Treating his personal experience as a basis for the Government's approach to drugs treatment, and as the only acceptable form of recovery, could have devastating consequences.

Abstinence-focused recovery may be the right approach for some people, but it is not always the best approach for everybody - and indeed it fails many. Research shows that abstinence programmes have significantly higher rates of relapse. Once a patient returns to illegal drug use, they are far more likely to engage in harmful behaviour, such as criminal activity or needle sharing, with the significant risk of HIV infection that brings. Relapse increases the risk of overdose too, which is why abstinence programmes have also been consistently linked with higher death rates.

Methadone may not be a perfect solution, but it continues to help tens of thousands of people in the UK. The medication consistently results in long-term decreases in illicit drug use, criminal activity, deaths due to overdose and the sharing of needles (and thus rates of HIV infection).
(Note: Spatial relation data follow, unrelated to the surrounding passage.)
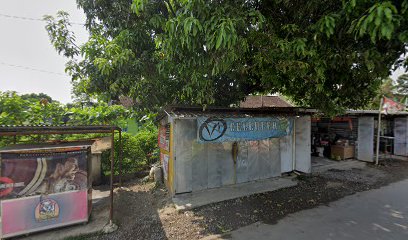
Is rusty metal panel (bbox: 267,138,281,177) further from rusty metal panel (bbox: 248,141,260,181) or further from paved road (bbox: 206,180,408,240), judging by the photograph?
paved road (bbox: 206,180,408,240)

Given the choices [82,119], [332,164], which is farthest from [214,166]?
[332,164]

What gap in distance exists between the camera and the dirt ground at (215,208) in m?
4.45

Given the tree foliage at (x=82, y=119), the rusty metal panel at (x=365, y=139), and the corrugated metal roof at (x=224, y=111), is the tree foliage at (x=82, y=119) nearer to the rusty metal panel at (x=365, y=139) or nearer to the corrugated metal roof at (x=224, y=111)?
the corrugated metal roof at (x=224, y=111)

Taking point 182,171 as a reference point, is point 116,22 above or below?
above

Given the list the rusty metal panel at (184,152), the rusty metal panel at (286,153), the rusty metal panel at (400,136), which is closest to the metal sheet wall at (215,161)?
the rusty metal panel at (184,152)

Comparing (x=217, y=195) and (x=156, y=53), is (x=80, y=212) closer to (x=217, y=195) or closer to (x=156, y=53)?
(x=217, y=195)

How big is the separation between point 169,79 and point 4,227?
468 cm

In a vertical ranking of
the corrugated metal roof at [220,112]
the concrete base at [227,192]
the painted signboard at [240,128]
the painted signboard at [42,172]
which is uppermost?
the corrugated metal roof at [220,112]

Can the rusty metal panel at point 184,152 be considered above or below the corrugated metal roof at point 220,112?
below

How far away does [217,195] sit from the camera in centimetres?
609

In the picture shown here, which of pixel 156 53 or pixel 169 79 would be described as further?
pixel 169 79

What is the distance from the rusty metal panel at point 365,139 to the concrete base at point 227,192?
5.79 metres

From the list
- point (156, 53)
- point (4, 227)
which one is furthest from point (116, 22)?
point (4, 227)

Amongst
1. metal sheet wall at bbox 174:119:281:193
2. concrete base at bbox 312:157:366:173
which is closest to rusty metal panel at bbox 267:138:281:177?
metal sheet wall at bbox 174:119:281:193
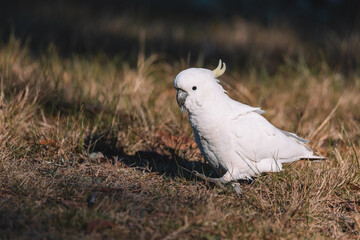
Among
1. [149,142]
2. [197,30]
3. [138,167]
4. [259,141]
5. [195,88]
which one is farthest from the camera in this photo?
[197,30]

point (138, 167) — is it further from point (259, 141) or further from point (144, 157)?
point (259, 141)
On average, patients are far more likely to find a job, live longer and have improved health. People are not 'parked' on methadone as an end in itself - it is used as a means to help them work towards improving their health, employment and family life. To blithely talk down methadone as Brand has done is irresponsible and genuinely unhelpful to people in need of treatment options.

Unfortunately, the Government has become a fan of Russell Brand. Harm reduction was the settled policy of consecutive Governments, from Mrs Thatcher onwards. It has played a crucial role in keeping rates of HIV among injecting drug users in the UK extremely low. But the current Government has clearly signalled its intention to move away from harm reduction towards abstinence.

Crucially, this shift means that a significant chunk of public funding for drug treatment is now conditional on increased rates of exit from treatment (abstinence, in other words), while retention on OST programmes will not be equally rewarded. As local authorities assume control of drug treatment services and budgets from 2013, clear evidence-based policy has never been more essential. Instead we have evidence-free ideology from central Government - hardly the best guidance for local councils as they take on this new role.

Internationally, as the UK worryingly moves ever closer to Russia and the US on drug treatment issues, this approach risks threatening the UK's well-earned reputation as a leader on HIV. As Damon Barrett, Deputy Director of Harm Reduction International said 'on the international stage, at the UN and the EU, there is the real sense that the UK has 'changed sides' on harm reduction. That is unbelievably damaging to the HIV debate and to the legitimacy of life saving programmes paid for with UK foreign aid.'

A person's recovery path should be a clinical decision reached between patient and professional, on a case-by-case basis. Placing structural or financial biases towards abstinence (or against harm reduction) could have catastrophic consequences.

One may easily gain the impression that the approach favoured by Brand is a radical new alternative. But in fact, his documentary merely served to reinforce an emerging policy agenda that threatens to increase the harms of drug use in our communities. Neither is this agenda anything novel. Pushing drug users off methadone towards abstinence has been tried before, and it has failed before. One of the most authoritative studies documenting this, written in New York 2001, was called 'Lessons Learned, Lessons Forgotten, Lessons Ignored'. That title now reads like a grim prophecy of our own country's direction on drug treatment.

Whatever the personal experiences of one man, a one-size fits all approach is seriously ill-judged. Treatment paths should be offered impartially to patients as options, not institutionally pitted against each other or favoured from on high. Only through such an approach, a more balanced one than envisaged by both Brand and the Government, will we effectively address the damage of drug addiction in our society.